> **Source extract**

-- begin --

In front of 400 Loyola University students at the Republic on Thursday night, Laurie David, wife of "Seinfeld" co-creator Larry David and a producer of "An Inconvenient Truth," unspooled 25 minutes' worth of sobering statistics and scenarios about the looming danger of global warming.

Rising sea levels. Extreme weather. Drowning polar bears.

Then Crow, the self-described Thelma to David's Louise during their cross-country tour of 11 college campuses, leavened the message with a sampling of acoustic hits.

Traveling in biodiesel tour buses, Crow and David are headed to Washington, D.C., to meet with members of Congress. En route, they hope to collect 1 million e-mail addresses in a "virtual march" sponsored by -- grass-roots activism in the Internet age.

They met in November at a birthday party that David threw for a mutual friend. They went to lunch, brainstormed and hatched the idea of the Stop Global Warming College Tour.

"At that moment, the message was starting to hit the front pages of newspapers," Crow recalled Friday, after leaving New Orleans for the tour's next stop in Alabama. "Both of us were thinking, 'What can we do?' My answer to everything is, 'Let's get on a tour bus.' "

Crow could be engaged in more lucrative activities -- she is volunteering her time. Is it incumbent on performers to work toward the common good?

-- end --

> **Short problem 1**
Answer these questions using the article on the global warming college tour.
(a) How many Loyola University students attended the Thursday night event at the Republic?
(b) How many college campuses does the cross-country tour include?
(c) When and at what occasion did Crow and David meet?
> **Short problem 2**
In the article on the global warming college tour, switch "biodiesel" to "hybrid" in the passage between "In front of" and "the Internet age.", inclusive, and give that passage again.
> **Short problem 3**
Pick up the article on the global warming college tour and continue it after its final sentence.

> **Listing**
-- begin --

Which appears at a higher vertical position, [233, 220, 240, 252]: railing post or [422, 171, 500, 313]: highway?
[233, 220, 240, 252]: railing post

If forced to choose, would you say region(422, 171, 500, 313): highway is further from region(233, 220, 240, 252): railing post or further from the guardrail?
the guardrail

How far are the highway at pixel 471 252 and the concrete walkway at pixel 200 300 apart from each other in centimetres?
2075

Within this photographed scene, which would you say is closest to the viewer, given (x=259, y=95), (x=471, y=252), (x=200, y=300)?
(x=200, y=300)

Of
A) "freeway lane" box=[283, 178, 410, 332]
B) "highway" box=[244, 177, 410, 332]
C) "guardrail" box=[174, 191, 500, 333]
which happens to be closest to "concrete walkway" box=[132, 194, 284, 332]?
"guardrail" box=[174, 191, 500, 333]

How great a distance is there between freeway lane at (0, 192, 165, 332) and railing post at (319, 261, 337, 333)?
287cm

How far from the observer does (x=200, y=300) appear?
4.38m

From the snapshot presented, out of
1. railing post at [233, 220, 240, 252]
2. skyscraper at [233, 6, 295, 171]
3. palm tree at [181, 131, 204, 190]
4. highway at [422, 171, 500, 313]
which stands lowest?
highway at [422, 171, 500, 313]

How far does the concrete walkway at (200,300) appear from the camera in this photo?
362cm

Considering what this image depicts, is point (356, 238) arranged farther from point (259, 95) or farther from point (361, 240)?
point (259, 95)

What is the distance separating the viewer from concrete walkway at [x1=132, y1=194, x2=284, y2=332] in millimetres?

-- end --

> **Written answer 1**
(a) 400
(b) 11
(c) In November, at a birthday party that David threw for a mutual friend

> **Written answer 2**
In front of 400 Loyola University students at the Republic on Thursday night, Laurie David, wife of "Seinfeld" co-creator Larry David and a producer of "An Inconvenient Truth," unspooled 25 minutes' worth of sobering statistics and scenarios about the looming danger of global warming.

Rising sea levels. Extreme weather. Drowning polar bears.

Then Crow, the self-described Thelma to David's Louise during their cross-country tour of 11 college campuses, leavened the message with a sampling of acoustic hits.

Traveling in hybrid tour buses, Crow and David are headed to Washington, D.C., to meet with members of Congress. En route, they hope to collect 1 million e-mail addresses in a "virtual march" sponsored by -- grass-roots activism in the Internet age.

> **Written answer 3**
"It's a personal decision for me, because it's such a personal issue," Crow said. "I couldn't stay at home if I had the opportunity to do this. So we created the opportunity.

"I feel like the town crier. I feel compelled to be doing as much as I can to educate people as to what is happening and what our role to at least slow the process down should be. That's why I'm out doing this. Because I feel compelled to."

So she and David organized a traveling roadshow through the Southeast, with a documentary film crew in tow. They routed the tour through college campuses, where major reform movements often originate, and certainly involve, students.

By way of introduction Thursday night, David referenced her alter ego, the actress who plays Larry David's fictional wife on "Curb Your Enthusiasm." That character is Larry's "dream wife," Laurie noted. "She's a thousand times nicer to him than I am."

From that point on, she was all business.

The snarky labels often pinned on environmentalists -- "tree-hugger" and the like -- are misleading. The environment threatened by rising temperatures is "not something you drive to or visit," like a national park, David said. "It is a beautiful spring day. Or the air you breathe and the water you drink."

She regionalized her message, citing the loss of bald cypress trees, the erosion of the Louisiana coastline and, of course, Hurricane Katrina.

The difference in acting now or later, David said, is to either endure a car crash at 5 mph, or 50 mph. Even if the extent of the danger is unclear -- and to the overwhelming majority of scientists, the dangers are pretty clear -- improved efficiency and subsequent cost savings are worthy goals. Not everyone can afford a hybrid car. But small gestures, amplified by millions of participants, can help. "It's not about sacrifice," she said. "It's about change."

Such as switching to more energy-efficient light bulbs. Unplugging cell phone and laptop chargers when they're not actually charging something. Buying paper towels and toilet paper made from recycled material. Reusing a canvas bag for groceries, instead of the plastic bags made from petroleum products.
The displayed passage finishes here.